(Stored items)

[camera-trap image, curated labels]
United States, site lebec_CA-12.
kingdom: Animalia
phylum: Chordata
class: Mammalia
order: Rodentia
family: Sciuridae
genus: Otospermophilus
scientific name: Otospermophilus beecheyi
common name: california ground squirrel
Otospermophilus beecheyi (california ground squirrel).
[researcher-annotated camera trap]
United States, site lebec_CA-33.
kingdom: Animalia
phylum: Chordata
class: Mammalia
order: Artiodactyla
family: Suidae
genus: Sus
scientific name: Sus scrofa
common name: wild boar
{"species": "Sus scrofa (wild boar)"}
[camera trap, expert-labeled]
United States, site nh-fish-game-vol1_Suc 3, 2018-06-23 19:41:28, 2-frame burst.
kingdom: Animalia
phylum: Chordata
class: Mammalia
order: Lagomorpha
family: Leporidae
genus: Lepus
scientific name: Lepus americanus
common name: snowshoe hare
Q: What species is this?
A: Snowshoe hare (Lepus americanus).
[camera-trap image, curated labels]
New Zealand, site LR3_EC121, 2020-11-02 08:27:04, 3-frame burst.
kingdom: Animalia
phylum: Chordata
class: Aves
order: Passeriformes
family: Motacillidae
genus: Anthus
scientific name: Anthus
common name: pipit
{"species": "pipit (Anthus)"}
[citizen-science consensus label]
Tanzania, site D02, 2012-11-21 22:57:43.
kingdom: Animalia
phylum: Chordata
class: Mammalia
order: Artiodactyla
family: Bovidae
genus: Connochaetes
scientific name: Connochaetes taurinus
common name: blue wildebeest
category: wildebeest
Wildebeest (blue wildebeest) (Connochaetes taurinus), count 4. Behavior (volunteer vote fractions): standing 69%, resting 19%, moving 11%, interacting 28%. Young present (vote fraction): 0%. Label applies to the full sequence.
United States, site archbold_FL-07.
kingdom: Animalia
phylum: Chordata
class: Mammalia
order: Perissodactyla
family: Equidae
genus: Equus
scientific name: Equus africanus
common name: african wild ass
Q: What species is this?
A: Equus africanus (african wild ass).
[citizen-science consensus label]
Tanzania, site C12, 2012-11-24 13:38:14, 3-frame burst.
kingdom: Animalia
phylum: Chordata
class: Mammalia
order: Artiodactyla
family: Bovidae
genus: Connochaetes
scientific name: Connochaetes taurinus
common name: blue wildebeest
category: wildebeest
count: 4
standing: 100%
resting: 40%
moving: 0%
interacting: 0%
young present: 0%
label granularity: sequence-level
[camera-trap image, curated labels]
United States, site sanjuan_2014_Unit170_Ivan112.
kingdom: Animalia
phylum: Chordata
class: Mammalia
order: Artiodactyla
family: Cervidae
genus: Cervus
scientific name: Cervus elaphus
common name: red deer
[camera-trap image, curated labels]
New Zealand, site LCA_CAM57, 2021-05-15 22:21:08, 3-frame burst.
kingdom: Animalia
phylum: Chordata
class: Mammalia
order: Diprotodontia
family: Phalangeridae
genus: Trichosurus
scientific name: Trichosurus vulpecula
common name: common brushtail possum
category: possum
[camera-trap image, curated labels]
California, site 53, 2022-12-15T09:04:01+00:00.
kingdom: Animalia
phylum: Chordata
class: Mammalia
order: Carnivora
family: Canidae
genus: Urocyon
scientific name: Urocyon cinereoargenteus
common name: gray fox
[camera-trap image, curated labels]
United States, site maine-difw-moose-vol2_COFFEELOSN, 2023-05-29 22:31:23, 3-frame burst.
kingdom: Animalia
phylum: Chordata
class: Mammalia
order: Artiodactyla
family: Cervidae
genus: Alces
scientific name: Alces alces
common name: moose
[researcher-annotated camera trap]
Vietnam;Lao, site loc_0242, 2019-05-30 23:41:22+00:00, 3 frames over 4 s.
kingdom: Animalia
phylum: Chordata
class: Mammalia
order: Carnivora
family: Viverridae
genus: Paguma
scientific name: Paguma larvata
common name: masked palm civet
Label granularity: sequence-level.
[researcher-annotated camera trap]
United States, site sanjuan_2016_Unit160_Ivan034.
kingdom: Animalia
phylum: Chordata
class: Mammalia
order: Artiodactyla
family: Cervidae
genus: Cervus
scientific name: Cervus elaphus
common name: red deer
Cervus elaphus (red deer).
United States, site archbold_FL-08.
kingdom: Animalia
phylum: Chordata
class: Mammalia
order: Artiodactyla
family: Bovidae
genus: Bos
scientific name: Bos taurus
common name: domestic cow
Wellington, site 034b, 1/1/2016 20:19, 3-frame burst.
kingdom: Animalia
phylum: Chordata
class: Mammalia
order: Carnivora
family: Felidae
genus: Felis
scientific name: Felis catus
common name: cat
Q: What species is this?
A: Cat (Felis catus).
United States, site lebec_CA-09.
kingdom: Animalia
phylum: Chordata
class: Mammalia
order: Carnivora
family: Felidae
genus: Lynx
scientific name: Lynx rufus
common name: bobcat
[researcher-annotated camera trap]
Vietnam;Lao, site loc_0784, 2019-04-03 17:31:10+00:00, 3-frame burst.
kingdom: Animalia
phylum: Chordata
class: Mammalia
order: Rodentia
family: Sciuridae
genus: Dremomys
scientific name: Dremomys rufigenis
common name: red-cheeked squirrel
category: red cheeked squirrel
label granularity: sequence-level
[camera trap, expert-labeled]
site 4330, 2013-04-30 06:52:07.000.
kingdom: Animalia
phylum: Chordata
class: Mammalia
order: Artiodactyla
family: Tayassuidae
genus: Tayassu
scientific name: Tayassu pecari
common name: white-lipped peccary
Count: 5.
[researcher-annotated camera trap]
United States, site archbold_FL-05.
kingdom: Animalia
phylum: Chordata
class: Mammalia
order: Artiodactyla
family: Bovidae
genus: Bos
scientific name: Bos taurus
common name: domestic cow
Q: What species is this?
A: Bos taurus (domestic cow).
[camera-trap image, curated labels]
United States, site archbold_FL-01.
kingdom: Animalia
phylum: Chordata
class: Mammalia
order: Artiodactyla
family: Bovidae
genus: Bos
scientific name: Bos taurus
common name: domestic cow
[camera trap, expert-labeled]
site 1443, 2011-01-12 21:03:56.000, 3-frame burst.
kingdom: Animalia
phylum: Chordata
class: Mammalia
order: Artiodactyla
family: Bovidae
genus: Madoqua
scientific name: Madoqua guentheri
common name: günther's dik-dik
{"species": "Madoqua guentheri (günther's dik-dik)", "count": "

- **What this task involves**: Transcribe every record exactly, keeping each line as it is.

- **Exercise output**:
[camera-trap image, curated labels]
United States, site lebec_CA-12.
kingdom: Animalia
phylum: Chordata
class: Mammalia
order: Rodentia
family: Sciuridae
genus: Otospermophilus
scientific name: Otospermophilus beecheyi
common name: california ground squirrel
Otospermophilus beecheyi (california ground squirrel).
[researcher-annotated camera trap]
United States, site lebec_CA-33.
kingdom: Animalia
phylum: Chordata
class: Mammalia
order: Artiodactyla
family: Suidae
genus: Sus
scientific name: Sus scrofa
common name: wild boar
{"species": "Sus scrofa (wild boar)"}
[camera trap, expert-labeled]
United States, site nh-fish-game-vol1_Suc 3, 2018-06-23 19:41:28, 2-frame burst.
kingdom: Animalia
phylum: Chordata
class: Mammalia
order: Lagomorpha
family: Leporidae
genus: Lepus
scientific name: Lepus americanus
common name: snowshoe hare
Q: What species is this?
A: Snowshoe hare (Lepus americanus).
[camera-trap image, curated labels]
New Zealand, site LR3_EC121, 2020-11-02 08:27:04, 3-frame burst.
kingdom: Animalia
phylum: Chordata
class: Aves
order: Passeriformes
family: Motacillidae
genus: Anthus
scientific name: Anthus
common name: pipit
{"species": "pipit (Anthus)"}
[citizen-science consensus label]
Tanzania, site D02, 2012-11-21 22:57:43.
kingdom: Animalia
phylum: Chordata
class: Mammalia
order: Artiodactyla
family: Bovidae
genus: Connochaetes
scientific name: Connochaetes taurinus
common name: blue wildebeest
category: wildebeest
Wildebeest (blue wildebeest) (Connochaetes taurinus), count 4. Behavior (volunteer vote fractions): standing 69%, resting 19%, moving 11%, interacting 28%. Young present (vote fraction): 0%. Label applies to the full sequence.
United States, site archbold_FL-07.
kingdom: Animalia
phylum: Chordata
class: Mammalia
order: Perissodactyla
family: Equidae
genus: Equus
scientific name: Equus africanus
common name: african wild ass
Q: What species is this?
A: Equus africanus (african wild ass).
[citizen-science consensus label]
Tanzania, site C12, 2012-11-24 13:38:14, 3-frame burst.
kingdom: Animalia
phylum: Chordata
class: Mammalia
order: Artiodactyla
family: Bovidae
genus: Connochaetes
scientific name: Connochaetes taurinus
common name: blue wildebeest
category: wildebeest
count: 4
standing: 100%
resting: 40%
moving: 0%
interacting: 0%
young present: 0%
label granularity: sequence-level
[camera-trap image, curated labels]
United States, site sanjuan_2014_Unit170_Ivan112.
kingdom: Animalia
phylum: Chordata
class: Mammalia
order: Artiodactyla
family: Cervidae
genus: Cervus
scientific name: Cervus elaphus
common name: red deer
[camera-trap image, curated labels]
New Zealand, site LCA_CAM57, 2021-05-15 22:21:08, 3-frame burst.
kingdom: Animalia
phylum: Chordata
class: Mammalia
order: Diprotodontia
family: Phalangeridae
genus: Trichosurus
scientific name: Trichosurus vulpecula
common name: common brushtail possum
category: possum
[camera-trap image, curated labels]
California, site 53, 2022-12-15T09:04:01+00:00.
kingdom: Animalia
phylum: Chordata
class: Mammalia
order: Carnivora
family: Canidae
genus: Urocyon
scientific name: Urocyon cinereoargenteus
common name: gray fox
[camera-trap image, curated labels]
United States, site maine-difw-moose-vol2_COFFEELOSN, 2023-05-29 22:31:23, 3-frame burst.
kingdom: Animalia
phylum: Chordata
class: Mammalia
order: Artiodactyla
family: Cervidae
genus: Alces
scientific name: Alces alces
common name: moose
[researcher-annotated camera trap]
Vietnam;Lao, site loc_0242, 2019-05-30 23:41:22+00:00, 3 frames over 4 s.
kingdom: Animalia
phylum: Chordata
class: Mammalia
order: Carnivora
family: Viverridae
genus: Paguma
scientific name: Paguma larvata
common name: masked palm civet
Label granularity: sequence-level.
[researcher-annotated camera trap]
United States, site sanjuan_2016_Unit160_Ivan034.
kingdom: Animalia
phylum: Chordata
class: Mammalia
order: Artiodactyla
family: Cervidae
genus: Cervus
scientific name: Cervus elaphus
common name: red deer
Cervus elaphus (red deer).
United States, site archbold_FL-08.
kingdom: Animalia
phylum: Chordata
class: Mammalia
order: Artiodactyla
family: Bovidae
genus: Bos
scientific name: Bos taurus
common name: domestic cow
Wellington, site 034b, 1/1/2016 20:19, 3-frame burst.
kingdom: Animalia
phylum: Chordata
class: Mammalia
order: Carnivora
family: Felidae
genus: Felis
scientific name: Felis catus
common name: cat
Q: What species is this?
A: Cat (Felis catus).
United States, site lebec_CA-09.
kingdom: Animalia
phylum: Chordata
class: Mammalia
order: Carnivora
family: Felidae
genus: Lynx
scientific name: Lynx rufus
common name: bobcat
[researcher-annotated camera trap]
Vietnam;Lao, site loc_0784, 2019-04-03 17:31:10+00:00, 3-frame burst.
kingdom: Animalia
phylum: Chordata
class: Mammalia
order: Rodentia
family: Sciuridae
genus: Dremomys
scientific name: Dremomys rufigenis
common name: red-cheeked squirrel
category: red cheeked squirrel
label granularity: sequence-level
[camera trap, expert-labeled]
site 4330, 2013-04-30 06:52:07.000.
kingdom: Animalia
phylum: Chordata
class: Mammalia
order: Artiodactyla
family: Tayassuidae
genus: Tayassu
scientific name: Tayassu pecari
common name: white-lipped peccary
Count: 5.
[researcher-annotated camera trap]
United States, site archbold_FL-05.
kingdom: Animalia
phylum: Chordata
class: Mammalia
order: Artiodactyla
family: Bovidae
genus: Bos
scientific name: Bos taurus
common name: domestic cow
Q: What species is this?
A: Bos taurus (domestic cow).
[camera-trap image, curated labels]
United States, site archbold_FL-01.
kingdom: Animalia
phylum: Chordata
class: Mammalia
order: Artiodactyla
family: Bovidae
genus: Bos
scientific name: Bos taurus
common name: domestic cow
[camera trap, expert-labeled]
site 1443, 2011-01-12 21:03:56.000, 3-frame burst.
kingdom: Animalia
phylum: Chordata
class: Mammalia
order: Artiodactyla
family: Bovidae
genus: Madoqua
scientific name: Madoqua guentheri
common name: günther's dik-dik
{"species": "Madoqua guentheri (günther's dik-dik)", "count": "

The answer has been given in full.